Rabbi Abraham of Ashkelon was known in his city for the regularity of his prayers. He never missed the appointed hours; his Shacharit, Minchah, and Maariv were as steady as the sun. One day the prophet Elijah appeared to him and handed him a sela, a silver coin. "This is a reward," Elijah said, "for the faithfulness of your prayers."

The coin had a quiet magic. Rabbi Abraham's business began to prosper. What he spent returned; what he invested grew. Over the months he became wealthy. And slowly, without noticing at first, he began to pray less. He had more responsibilities, more meetings, more appointments — and the fixed hours slipped.

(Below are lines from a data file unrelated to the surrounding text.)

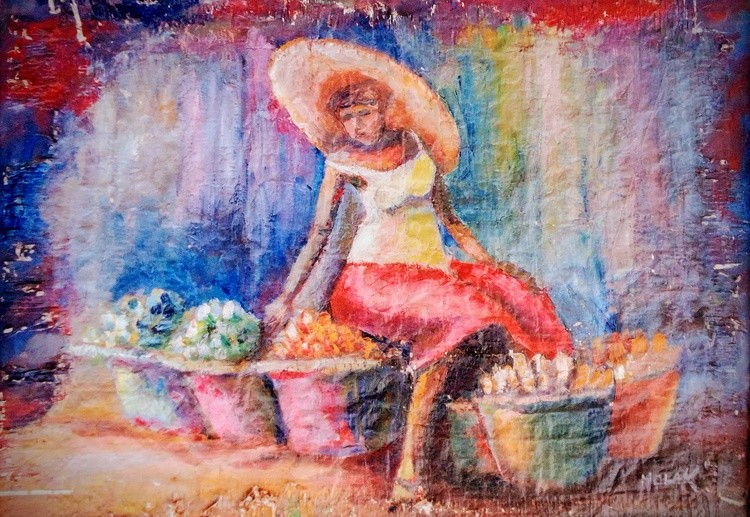 Market woman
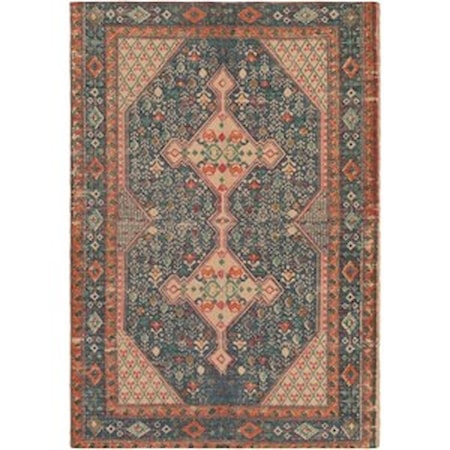 5' x 7'6" Rug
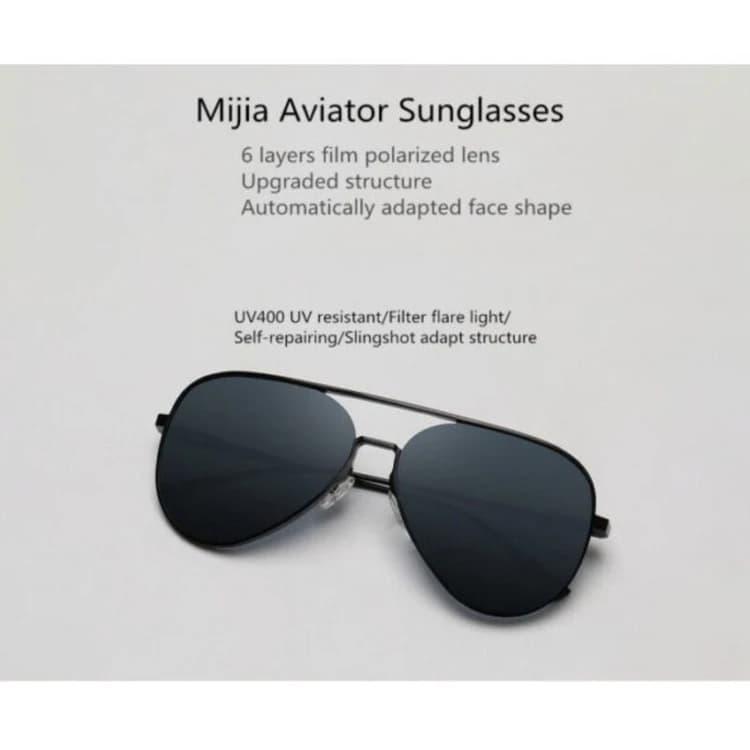 عینک آفتابی شیائومی سری Polarized Navigator مدل TYJ02TS — تصویر ۷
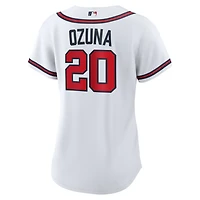 Nike Marcell Ozuna Atlanta Braves Home Replica Jersey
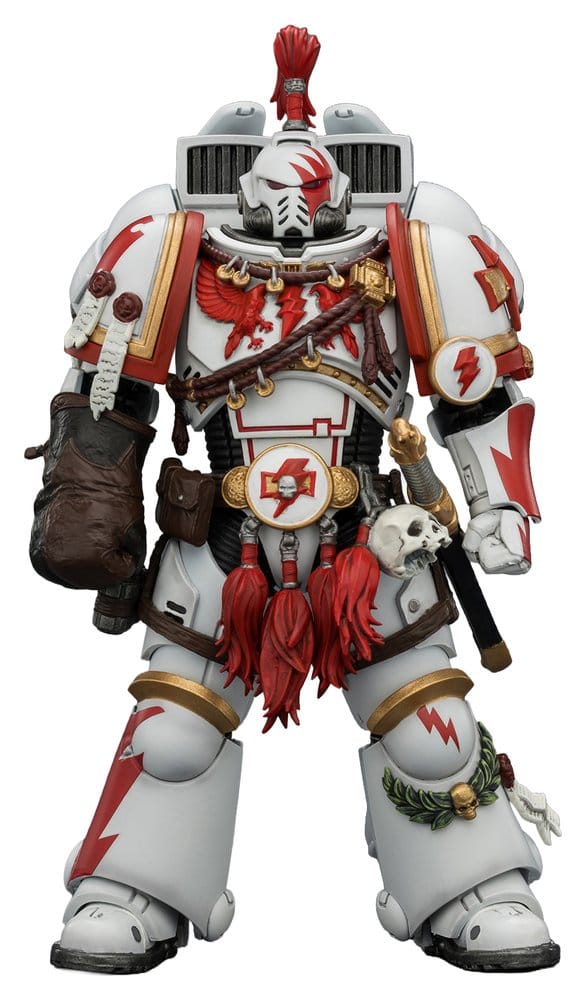 Warhammer figurine Game Edition White Scars Assault Intercessor Champion 13 cm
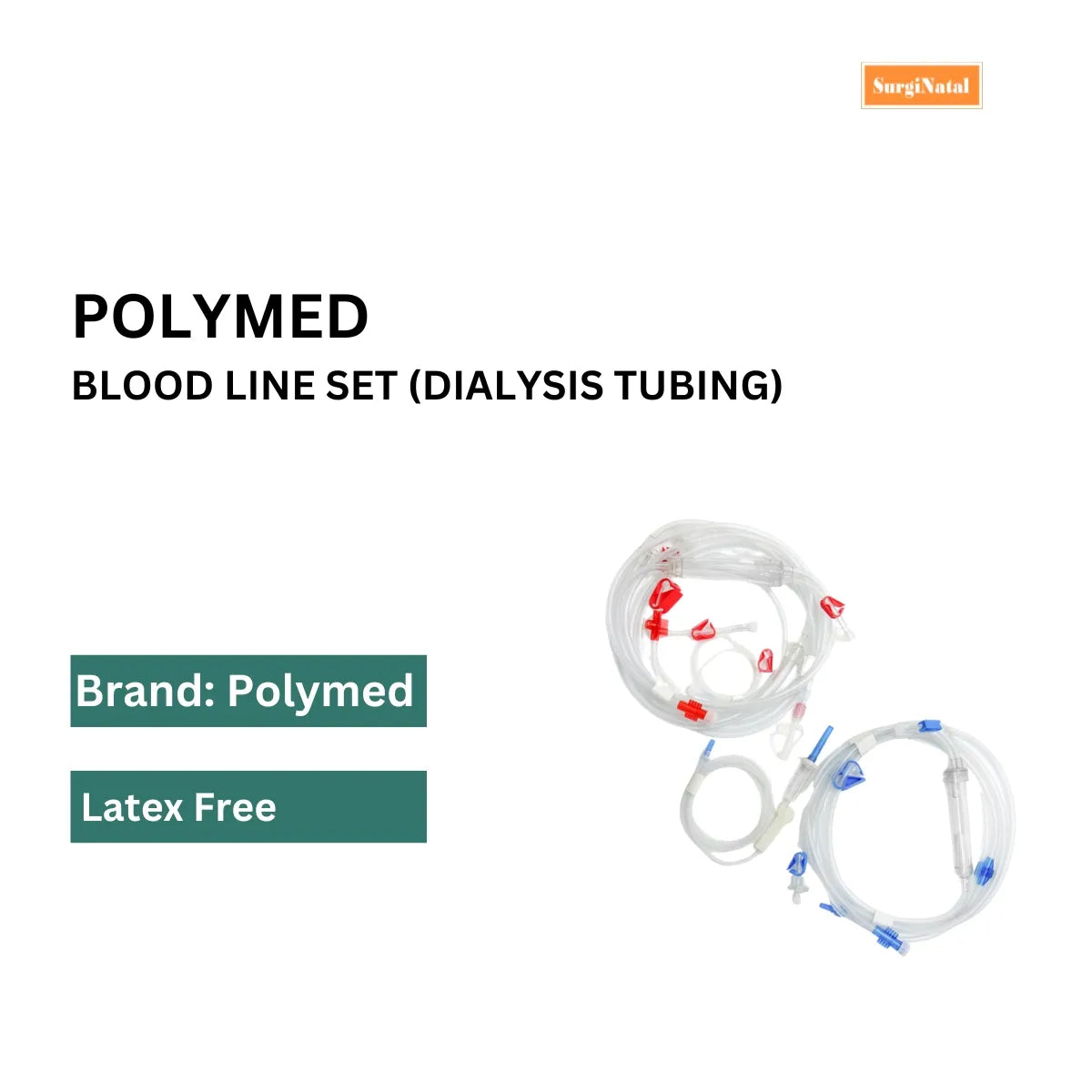 Buy Haem-O-Line Blood Tubing Sets Online Now | Polymed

Elijah reappeared. He did not rebuke the rabbi with speeches. He simply held out his hand. "I reclaim the coin," he said. Rabbi Abraham surrendered the silver, and within weeks his prosperity collapsed. He was poorer than when he had started, because now he knew what he had lost.

He pleaded with the prophet to restore the coin. Elijah agreed, on one condition: Rabbi Abraham must pray regularly and never again let wealth erode the discipline of his hours. The coin was returned. This time Abraham kept both the prosperity and the prayers.

Gaster's Exempla of the Rabbis (1924, No. 319, from Codex Gaster 185) tells this as a parable of how brachah — divine blessing — is tied to the habits that earned it. Wealth that comes from prayer must be protected by prayer, or the source itself dries up.